Thursday, August 30, 2007

Why to document high level information architecture

Why we are documenting higher level architecture? Isn't the high level too meaningless for doing anything with it? Are these high level exercises ever going to be successful?

Well - I disagree - it is not a waste of time - and this is why:
- it is a method to communicate (mainly with users) - so it should be simple and related to business language. If you can pin-point easily the weaknesses, bottlenecks in your architecture, than it is easier to get approval for improvement.
- it is a way of documenting the high level context, which helps positioning the system - so it should not contain detailed content. High level position will make it easier for systems to find relations to others and helps avoiding overlaps or duplication
- it is a way of helping later stages of development or later projects understanding the system & its context quickly -
- it is a way of helping portfolio management - usually business users are very functionality oriented and therefore there is insufficient appetite for more fundamental integration issues.

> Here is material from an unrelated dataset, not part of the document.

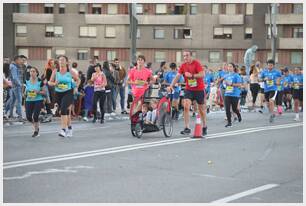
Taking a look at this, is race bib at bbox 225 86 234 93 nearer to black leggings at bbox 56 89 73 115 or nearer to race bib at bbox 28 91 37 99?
black leggings at bbox 56 89 73 115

High level pictures help making the case for this.

These benefits also point at the main requirements for architecture: so it should be short - no details - and it should be easy and quickly accessible

So the end result may look easy, but to actually develop it is quite hard. It is important to focus at the key messages ... And that's still an art (which is rarely covered by case tools).

Labels: ,

Friday, August 24, 2007

Documenting information architecture ...

I am struggling to find a good way of documenting information architecture. At the lowest level of technical meta data there are different methods available (physical data models, entity relationship diagrams, CRUD's ...), but if you go up in abstraction level we enter the world of 'architects' where Powerpoint and Visio are still king & queen. I have not seen a common format or common tool for documenting the high level. The only common symbol is the one for databases (looks like a flat drum), but for the rest it is arrows and boxes that can mean anything.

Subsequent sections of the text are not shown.